A busca por uma nova oportunidade profissional é um período que exige resiliência e cuidado com a saúde mental.
A preocupação com questões de trabalho, incluindo o desemprego e a qualidade das condições laborais, figura como um dos principais problemas globais, segundo pesquisas. Para muitos, a fase de procura por um novo emprego intensifica essas ansiedades. A atualização de currículos, a criação de perfis em plataformas de emprego, a personalização de cartas de apresentação, as entrevistas e os testes seletivos, muitas vezes mediados por inteligência artificial, demandam tempo e energia significativos. Essa busca, que consome horas diárias, pode afetar o ânimo e a autoestima, tornando crucial a manutenção do equilíbrio emocional.

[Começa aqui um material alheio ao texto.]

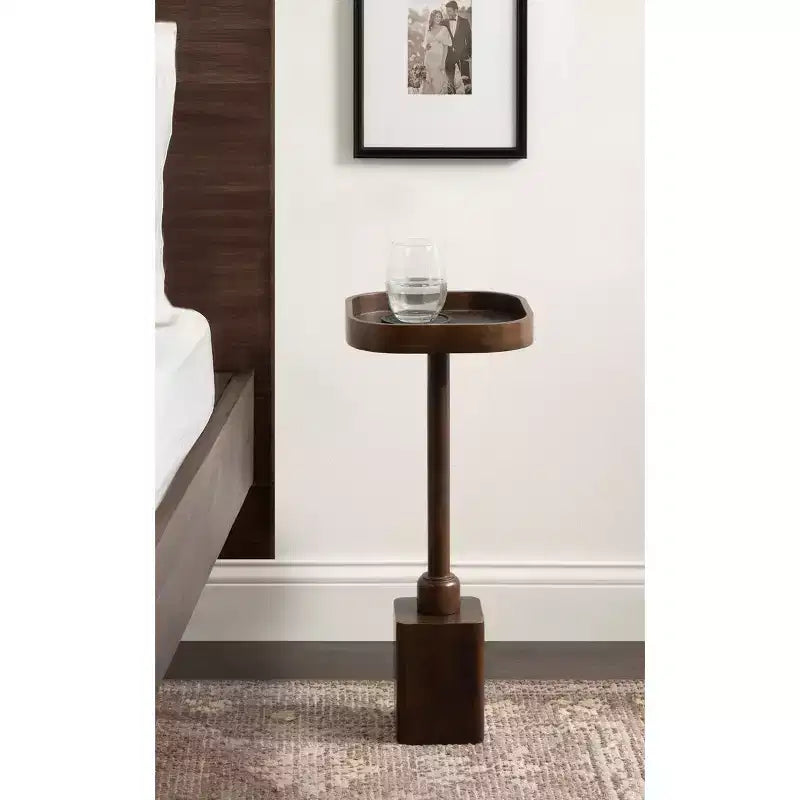 Table d'appoint Woodrow Square par Kate and Laurel
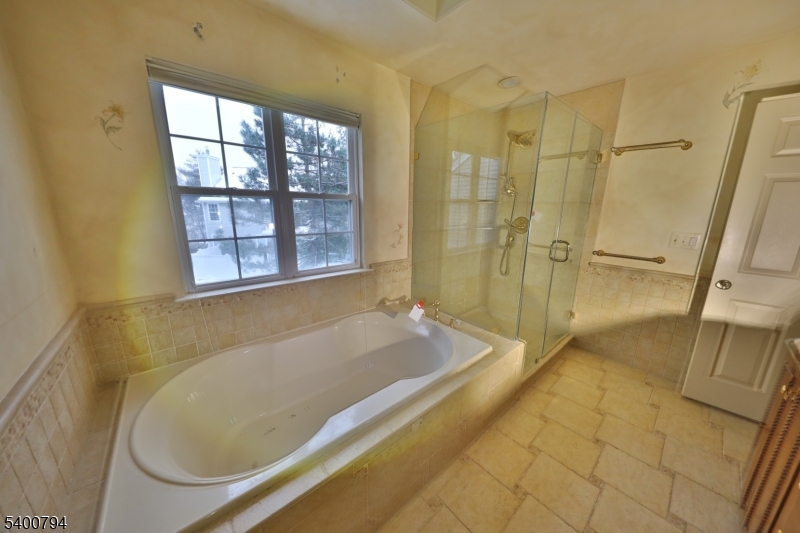 Seasons Glen - Residential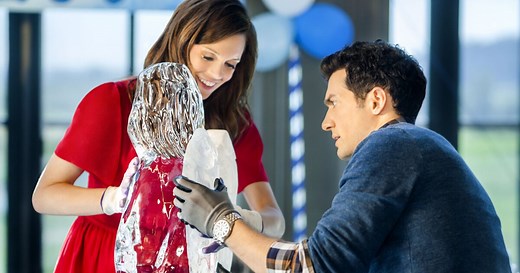 Preview - Ice Sculpture Christmas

Teóricos como Karl Marx e Byung-Chul Han já apontaram a forte ligação entre o valor social do indivíduo e seu trabalho no sistema capitalista. Nesse contexto, a ausência de emprego pode gerar não apenas preocupações financeiras, mas também sentimentos de constrangimento e inferioridade. Para aqueles que veem o trabalho como propósito de vida ou principal fonte de realização, a situação de desemprego pode levar a profundos questionamentos sobre a própria identidade. É fundamental, contudo, reconhecer que o desemprego frequentemente está mais atrelado às estruturas do mercado de trabalho do que ao mérito pessoal. No Brasil, por exemplo, a taxa de desemprego, embora tenha atingido o menor índice em anos no primeiro trimestre de 2026, ainda reflete áreas com maior número de profissionais do que vagas disponíveis.
A falta de emprego pode minar a autoconfiança, uma qualidade essencial para o sucesso na busca por uma nova colocação. Rejeições, especialmente após processos seletivos nos quais o candidato se sentiu preparado, tendem a gerar dúvidas sobre o próprio potencial. Para quem já está empregado, mas busca uma nova oportunidade, a pressão e o impacto na autoestima podem ser menos intensos, mas a soma das cargas horárias de trabalho e da busca ativa representa um fator considerável de estresse. Estudos indicam que o desemprego pode intensificar a insatisfação com a vida, o esgotamento social e, em casos mais graves, contribuir para quadros de ansiedade e depressão.
O Fenômeno do Doomjobbing e Estratégias de Sobrevivência Emocional
Recentemente, o termo “doomjobbing” emergiu para descrever um comportamento cada vez mais comum: a busca por empregos de maneira pessimista e desmotivada, inspirada no “doomscrolling” (o hábito de consumir notícias negativas incessantemente). Essa prática, que envolve horas navegando em plataformas de recrutamento sem engajamento real, pode agravar a ansiedade, a sensação de impotência e o esgotamento emocional. Para combater esses efeitos, é essencial equilibrar o tempo dedicado à procura de emprego com momentos de lazer e autocuidado. Compartilhar experiências com amigos e familiares que já passaram por situações semelhantes pode trazer alívio e novas perspectivas. Quando a busca se prolonga ou afeta significativamente o bem-estar, buscar orientação psicológica ou um coaching de carreira pode ser um passo valioso.
Investir tempo em cursos, hobbies ou trabalho voluntário também se mostra uma estratégia eficaz. Essas atividades não apenas ampliam a rede de contatos, mas também mantêm a mente ativa e proporcionam um senso de propósito e realização fora do contexto da busca profissional. Paralelamente, a adaptação às novas tecnologias de recrutamento é crucial. Muitos sistemas utilizam inteligência artificial para filtrar currículos, tornando imperativo entender como esses algoritmos funcionam. A identificação e o uso estratégico de palavras-chave presentes na descrição da vaga em seu currículo, de forma natural, podem ser decisivos para se destacar. Além disso, a preferência por layouts de currículo limpos e lineares, sem excesso de gráficos ou tabelas, facilita a interpretação pelos sistemas automatizados, aumentando as chances de o candidato ser notado.
As informações foram reunidas a partir de dados de pesquisas sobre o mercado de trabalho e bem-estar psicológico.